Leo Costelloe, Special Day

05.04–18.05.2024

NEVEN is delighted to present Special Day, a solo show of new sculptural and photographic work by Leo Costelloe. Continuing their interest in the semiotics and functions of adornment, decoration, and feminine archetype, Costelloe here turns their attention to the tropes and material cultures of the Western bride, and her enduring influence on – and subjection to – received notions of ideal femininity, beauty, romantic love, class, and spectacle in the popular imagination.

A bride in full regalia peers up at the gallery window. A 1930s doll, refurbished by Costelloe with toy doctor Joel Davidson and fitted in a traditional white lace wedding gown and veil, Bridal Shop Mannequin 1 (Finsbury Park) is part mannequin, part uncanny protagonist, both object and subject, a cake-topper, a product, an image. Aspirational and romantic, the wedding dress is also a motif entrenched in patriarchal tradition, operating on a symbolic level to infer status, beauty, tradition and distinguish the bride from her guests. In her essay “White Wedding Dress in the Midwest” (2014), Carrie Hertz notes that ‘in the hands of diverse actors, [wedding dresses] become products of labour, works of art, commodities, tools of transformation, overindulgence, or oppression, and tangible markers of individual and social identity. They are dynamic instruments wielded by more than the women who wear them.’ This tension is played out in the popular television show Say Yes to the Dress, in which brides-to-be are dressed and redressed to delighted gasps from onlookers, incentivised to varying degrees by desires of self-expression and legible conformity.
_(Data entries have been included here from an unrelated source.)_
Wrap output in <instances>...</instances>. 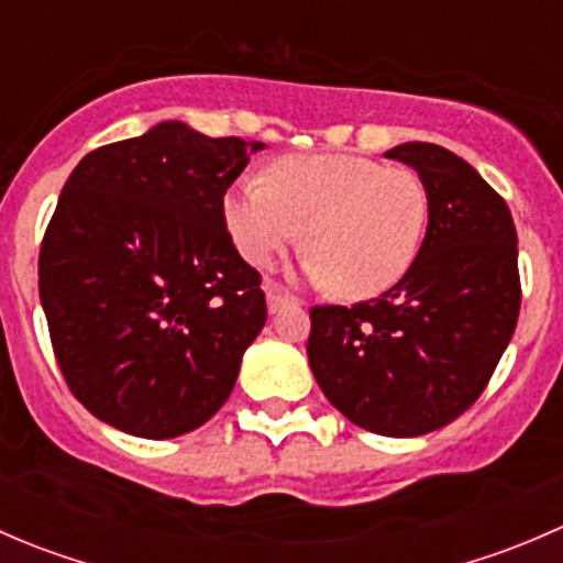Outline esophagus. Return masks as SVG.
Returning <instances> with one entry per match:
<instances>
[{
	"label": "esophagus",
	"mask_w": 563,
	"mask_h": 563,
	"mask_svg": "<svg viewBox=\"0 0 563 563\" xmlns=\"http://www.w3.org/2000/svg\"><path fill=\"white\" fill-rule=\"evenodd\" d=\"M291 302L294 299H288L286 294L277 291L275 286H266V308H269V313H280V310Z\"/></svg>",
	"instance_id": "1"
}]
</instances>
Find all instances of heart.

The commodification of feminine idealism is further invoked by two hair sculptures, titled after quintessential bridal styles: Romantic tendrils, Bouncy Curls. Displayed on the wall, they recall hunting trophies in hair nets and ready-made catalog styles, ready for the picking. Nearby, a reception-ready cutlery set combines silver with the trim of a lace garter, mother of pearl, ribbon, and pearls. Titled Something old, something new, something borrowed, something blue (and a silver sixpence), the piece references the traditional Victorian English rhyme detailing what a bride should auspiciously wear for luck on her wedding day.

Superstition is further explored in Always & Forever..., a polaroid of a dove – sacred animal of Aphrodite, Greek goddess of love, and popular wedding iconography –, framed in an etched aluminium mount. Accompanying the dove is a second framed polaroid, this time a portrait of Costelloe’s frequent collaborator, the performance artist Chris Owen. Distinguished only by their veil, this bride is a stranger invocation of the archetypal figure, isolated from any aisle, reception, and groom. Crouched in dark grass, the image takes a visual cue from Sofia Coppola’s 1999 film The Virgin Suicides, loosely referencing Kirsten Dunst’s Lux Lisbon abandoned on a football pitch after an ill-fated one-night fling with suburban heartthrob Trip Fontaine.

By both invoking and estranging recognisable ritual motifs, the exhibition presents both catalogue and critique, at once the uncanny trousseau of the perfect day and the very marker of its fallacies. In exploring the artifice that often underscores our learned ideals, Costelloe assesses the marriage of pressure, perfectionism and capitalism in every little girl’s dream.